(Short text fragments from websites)
────────────────────

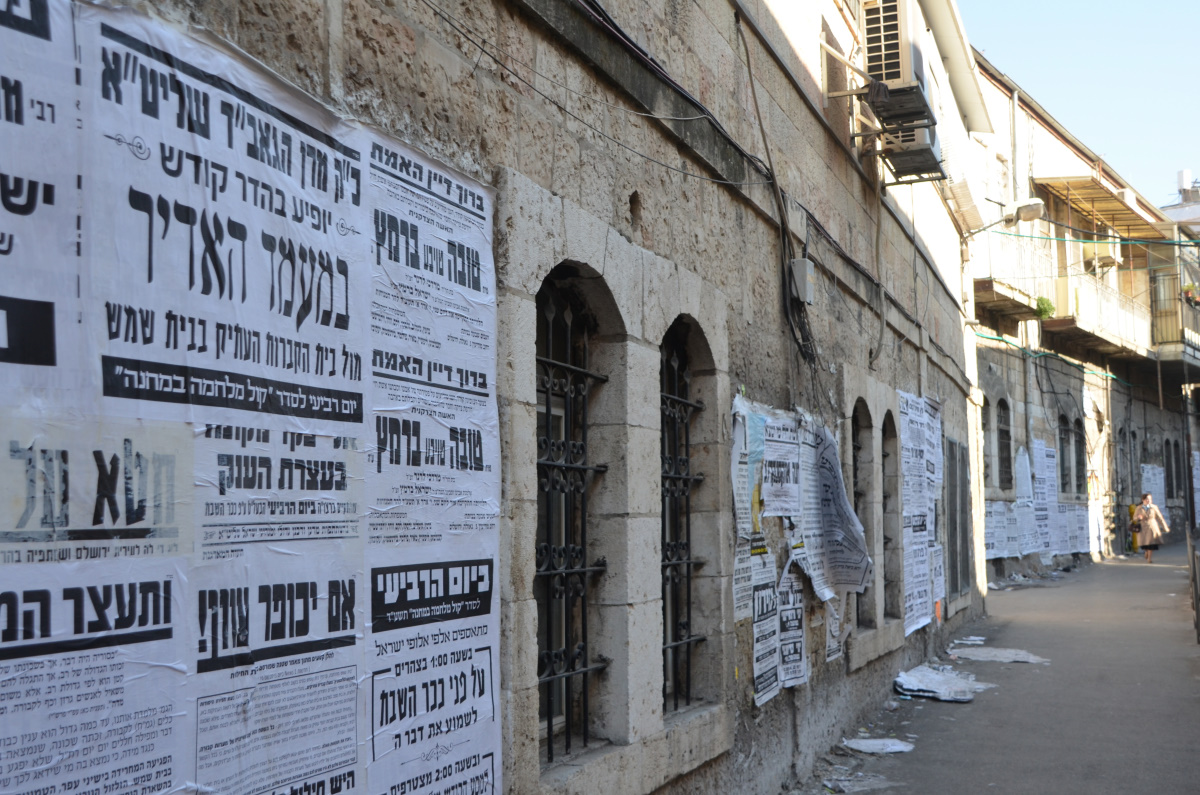 Izrael2014_184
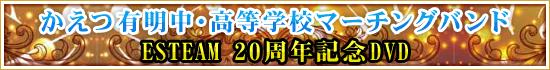 かえつ有明中・高等学校マーチングバンド部 ESTEAM 20周年記念DVD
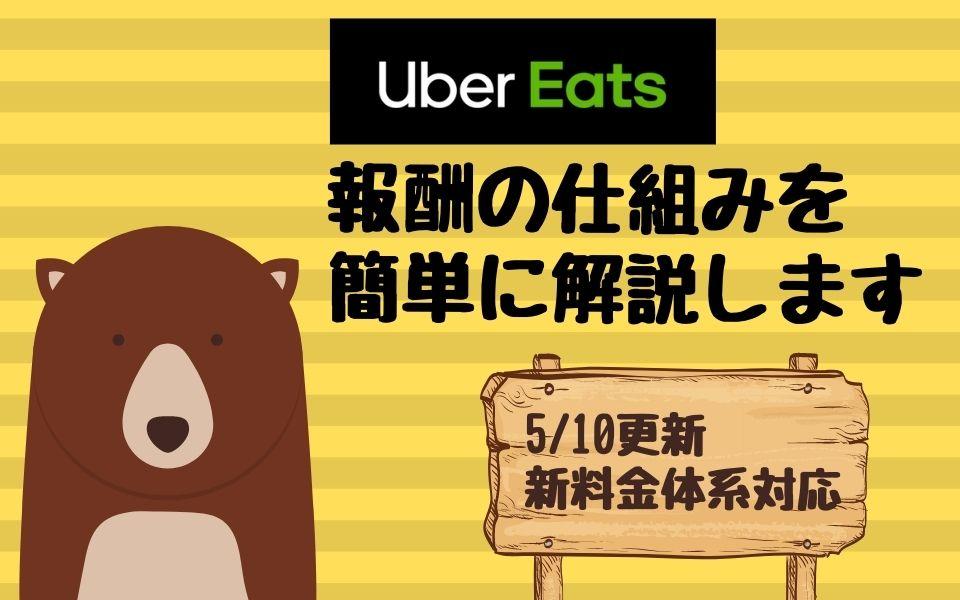 【5/10新料金体系!】Uber Eats(ウーバーイーツ)ではどれくらい稼げるのか?報酬の仕組み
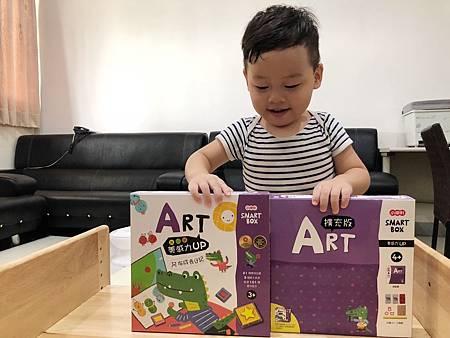 小康軒SMART BOX益智遊戲盒-玩樂中學習玩出美感力up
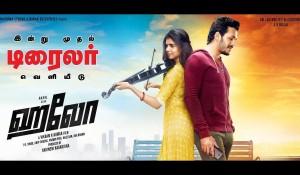 HELLO  Trailer Tamil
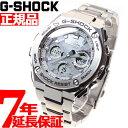 G-SHOCK 電波 ソーラー 電波時計 ホワイト 白 G-...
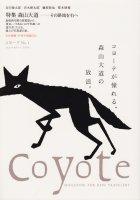 コヨーテ Coyote No.1 創刊号 特集:森山大道 その路地を右へ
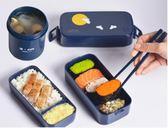 日本ASVEL雙層飯盒便當盒日式餐盒可微波爐加熱塑料 分隔午餐盒  one shoes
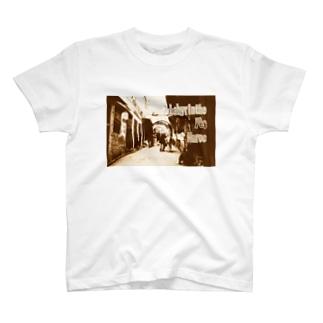 モロッコ:フェズの迷路 Morocco: Labyrinth of Fes T-shirts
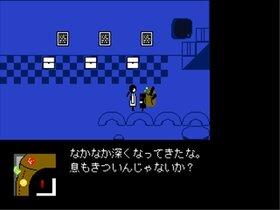 Good-Bye to Youtopia Game Screen Shot5
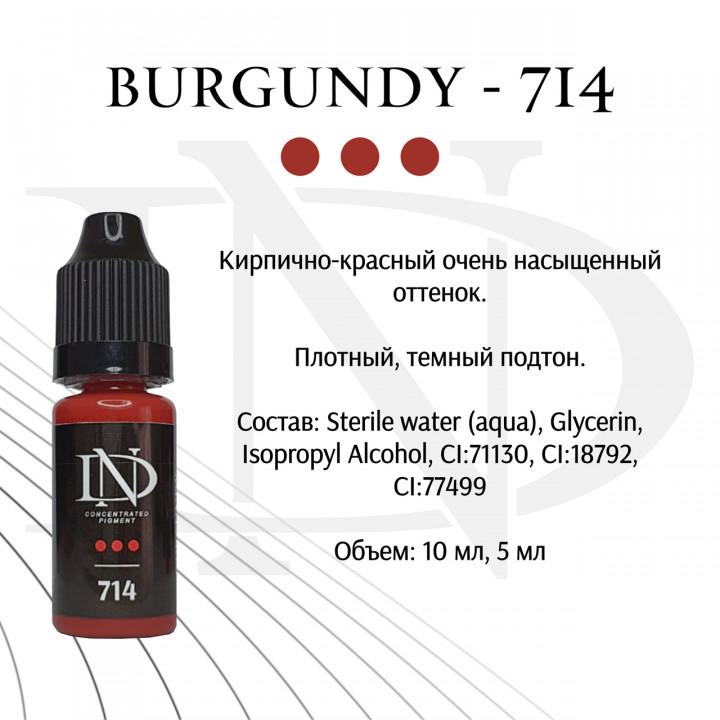 "Пигмент для татуажа ND для губ ""Burgundy - 714""(Н. Долгополова)"
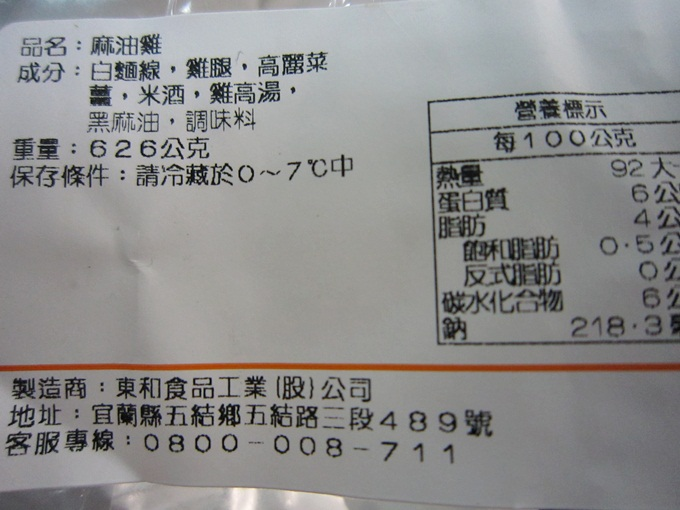 麻油雞 (3)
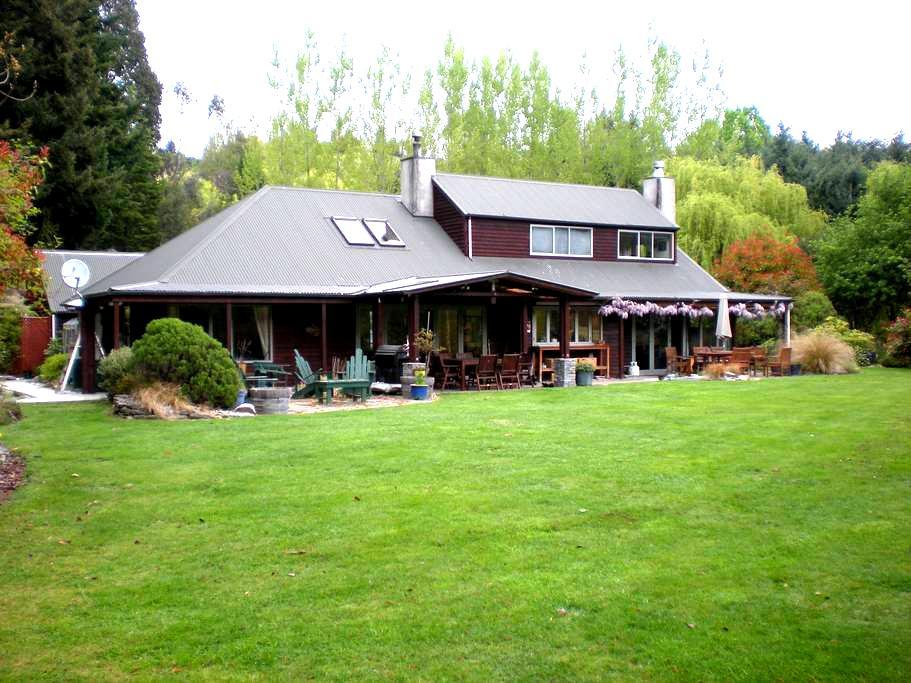 Rural paradise - Dalefield - Haus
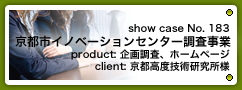 No. 183 京都市イノベーションセンター事業調査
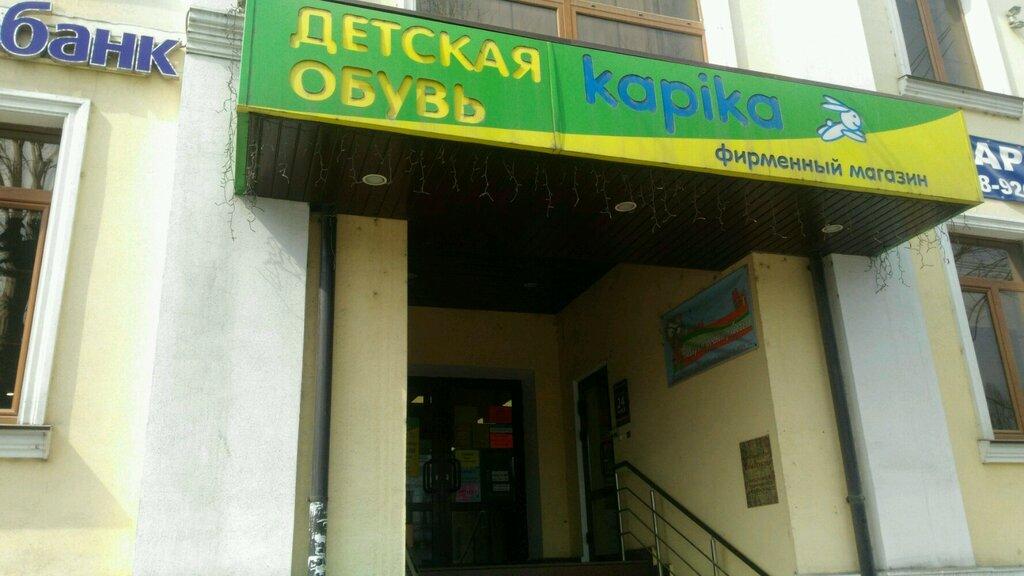 518c7a53a Kapika - магазин детской обуви, Тула — отзывы и фото — Яндекс.Карты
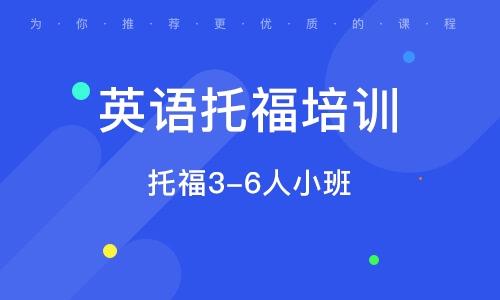 天津英语托福培训机构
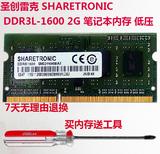 联想圣创雷克SHARETRONIC 2G DDR3L 1600笔记本内存兼容1333 低压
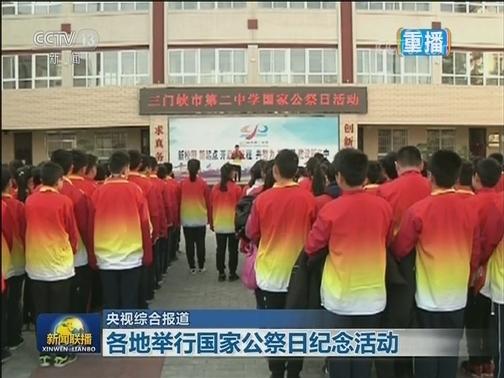[视频]各地举行国家公祭日纪念活动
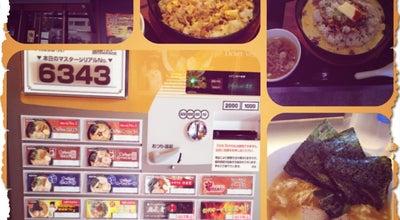 Photo of Ramen / Noodle House らあめん花月嵐 ハンビー店 at 美浜3丁目1-9, 中頭郡北谷町 904-0115, Japan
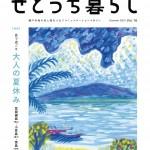 「せとうち暮らしvol.16」2015夏号 販売キャンペーン始まります!!
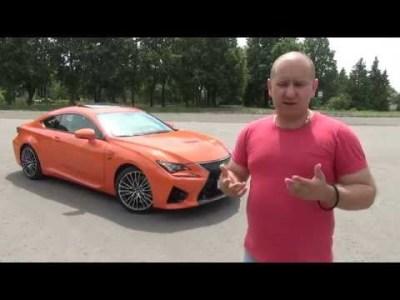 Обзор и тест драйв Lexus RC F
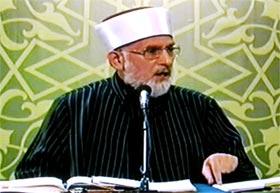 Hazrat Imam Hussain (RA) a shared asset of entire humanity: Dr Muhammad Tahir-ul-Qadri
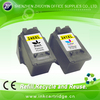 office equipment ink cartridge for canon PG-240/ CL-241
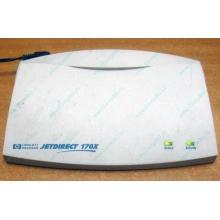 Сервер печати HP JETDIRECT 170X J3258B (внешний) - Братск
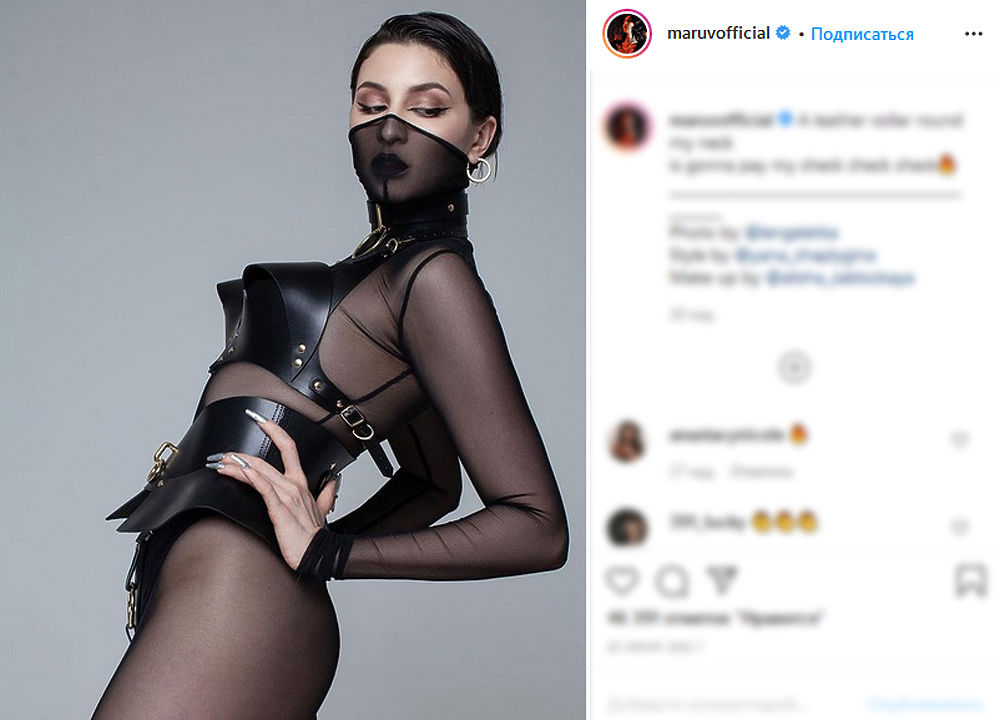 Певица Maruv устроила БДСМ-фотосессию: провокационные кадры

────────────────────

TASK TO COMPLETE
What do the entries above read from the line containing "かえつ有明中・高等学校マーチングバンド部 ESTEAM 20周年記念DVD" through the line containing "office equipment ink"? Output those lines exactly, both ends included, with the pictures left out.

ANSWER BOX
 かえつ有明中・高等学校マーチングバンド部 ESTEAM 20周年記念DVD
 【5/10新料金体系!】Uber Eats(ウーバーイーツ)ではどれくらい稼げるのか?報酬の仕組み
 小康軒SMART BOX益智遊戲盒-玩樂中學習玩出美感力up
 HELLO  Trailer Tamil
 G-SHOCK 電波 ソーラー 電波時計 ホワイト 白 G-...
 コヨーテ Coyote No.1 創刊号 特集:森山大道 その路地を右へ
 日本ASVEL雙層飯盒便當盒日式餐盒可微波爐加熱塑料 分隔午餐盒  one shoes
 モロッコ:フェズの迷路 Morocco: Labyrinth of Fes T-shirts
 Good-Bye to Youtopia Game Screen Shot5
 "Пигмент для татуажа ND для губ ""Burgundy - 714""(Н. Долгополова)"
 麻油雞 (3)
 Rural paradise - Dalefield - Haus
 No. 183 京都市イノベーションセンター事業調査
 518c7a53a Kapika - магазин детской обуви, Тула — отзывы и фото — Яндекс.Карты
 天津英语托福培训机构
 联想圣创雷克SHARETRONIC 2G DDR3L 1600笔记本内存兼容1333 低压
[视频]各地举行国家公祭日纪念活动
 Photo of Ramen / Noodle House らあめん花月嵐 ハンビー店 at 美浜3丁目1-9, 中頭郡北谷町 904-0115, Japan
 「せとうち暮らしvol.16」2015夏号 販売キャンペーン始まります!!
 Обзор и тест драйв Lexus RC F
 Hazrat Imam Hussain (RA) a shared asset of entire humanity: Dr Muhammad Tahir-ul-Qadri
 office equipment ink cartridge for canon PG-240/ CL-241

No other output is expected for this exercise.